Birthing Experiences and Inequities Among Indigenous People in Canada

Findings from a study exploring the birthing experiences of Indigenous mothers.

June 21, 2022

Giving birth on or near traditional territories is of social and cultural significance for Indigenous people. Travelling long distances to give birth can disrupt connection to family and community support during important life moments.

This study explores the birthing experiences of Indigenous mothers, with a focus on the distance travelled to give birth.

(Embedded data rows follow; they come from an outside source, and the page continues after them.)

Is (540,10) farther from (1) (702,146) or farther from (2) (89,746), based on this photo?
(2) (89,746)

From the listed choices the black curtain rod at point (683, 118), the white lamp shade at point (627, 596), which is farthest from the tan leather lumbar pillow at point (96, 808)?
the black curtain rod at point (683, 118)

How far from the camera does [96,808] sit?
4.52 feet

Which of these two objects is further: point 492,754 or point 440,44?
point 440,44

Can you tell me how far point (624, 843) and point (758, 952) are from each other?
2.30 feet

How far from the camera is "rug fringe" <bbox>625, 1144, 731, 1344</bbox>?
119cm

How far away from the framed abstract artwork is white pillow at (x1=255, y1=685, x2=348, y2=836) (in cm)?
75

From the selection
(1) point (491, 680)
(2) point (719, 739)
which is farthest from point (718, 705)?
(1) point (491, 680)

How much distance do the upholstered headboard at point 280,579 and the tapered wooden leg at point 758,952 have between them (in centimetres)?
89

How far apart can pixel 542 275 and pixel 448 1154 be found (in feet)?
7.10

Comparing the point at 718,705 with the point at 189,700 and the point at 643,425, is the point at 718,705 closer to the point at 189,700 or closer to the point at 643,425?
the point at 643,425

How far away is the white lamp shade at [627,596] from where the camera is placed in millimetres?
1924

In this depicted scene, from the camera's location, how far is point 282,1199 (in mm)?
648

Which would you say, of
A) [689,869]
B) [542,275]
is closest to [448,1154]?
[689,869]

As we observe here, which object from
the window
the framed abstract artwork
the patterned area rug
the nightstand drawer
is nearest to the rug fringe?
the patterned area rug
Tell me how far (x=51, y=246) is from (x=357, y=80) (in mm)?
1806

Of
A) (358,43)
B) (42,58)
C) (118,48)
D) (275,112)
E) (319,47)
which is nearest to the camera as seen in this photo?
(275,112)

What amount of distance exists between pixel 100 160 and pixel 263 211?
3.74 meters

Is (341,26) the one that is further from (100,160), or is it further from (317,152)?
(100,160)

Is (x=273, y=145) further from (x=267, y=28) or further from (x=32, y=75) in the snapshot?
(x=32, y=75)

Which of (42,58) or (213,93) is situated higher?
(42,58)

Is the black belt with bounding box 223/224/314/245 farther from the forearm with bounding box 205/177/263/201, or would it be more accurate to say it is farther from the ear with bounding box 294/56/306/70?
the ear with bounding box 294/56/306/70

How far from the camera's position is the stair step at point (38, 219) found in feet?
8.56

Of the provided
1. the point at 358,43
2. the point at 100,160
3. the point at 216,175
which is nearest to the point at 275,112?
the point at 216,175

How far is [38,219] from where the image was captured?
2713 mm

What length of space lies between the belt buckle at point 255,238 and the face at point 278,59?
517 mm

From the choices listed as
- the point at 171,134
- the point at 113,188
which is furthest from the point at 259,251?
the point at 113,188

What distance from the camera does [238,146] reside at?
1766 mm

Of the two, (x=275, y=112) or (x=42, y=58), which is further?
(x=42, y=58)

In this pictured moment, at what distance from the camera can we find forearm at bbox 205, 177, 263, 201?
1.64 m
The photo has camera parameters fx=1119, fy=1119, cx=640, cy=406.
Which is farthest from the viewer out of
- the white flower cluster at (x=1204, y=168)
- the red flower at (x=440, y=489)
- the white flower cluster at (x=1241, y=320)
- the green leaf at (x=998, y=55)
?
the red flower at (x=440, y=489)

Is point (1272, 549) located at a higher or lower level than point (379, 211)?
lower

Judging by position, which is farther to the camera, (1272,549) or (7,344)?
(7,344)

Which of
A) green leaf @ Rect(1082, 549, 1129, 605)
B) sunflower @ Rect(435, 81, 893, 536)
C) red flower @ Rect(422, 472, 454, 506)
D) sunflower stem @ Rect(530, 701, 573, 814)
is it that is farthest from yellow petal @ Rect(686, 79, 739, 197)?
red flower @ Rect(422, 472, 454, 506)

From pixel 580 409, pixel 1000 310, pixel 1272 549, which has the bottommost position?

Using the most recent national survey of maternity health in Canada, researchers analyzed data on 3,100 Indigenous and non-Indigenous mothers living in rural and small urban areas who recently gave birth. They found that 23.2% of Indigenous women in rural and remote areas travelled 200 km or more to give birth, compared with 2% of Canadian-born, non-Indigenous women also living in rural and remote areas. Striking inequities exist in the geographic distribution of birthing facilities for remote and rural Indigenous communities.

This research builds on our growing understanding of the Family Identity component of the Vanier Institute’s Family Diversities and Wellbeing Framework.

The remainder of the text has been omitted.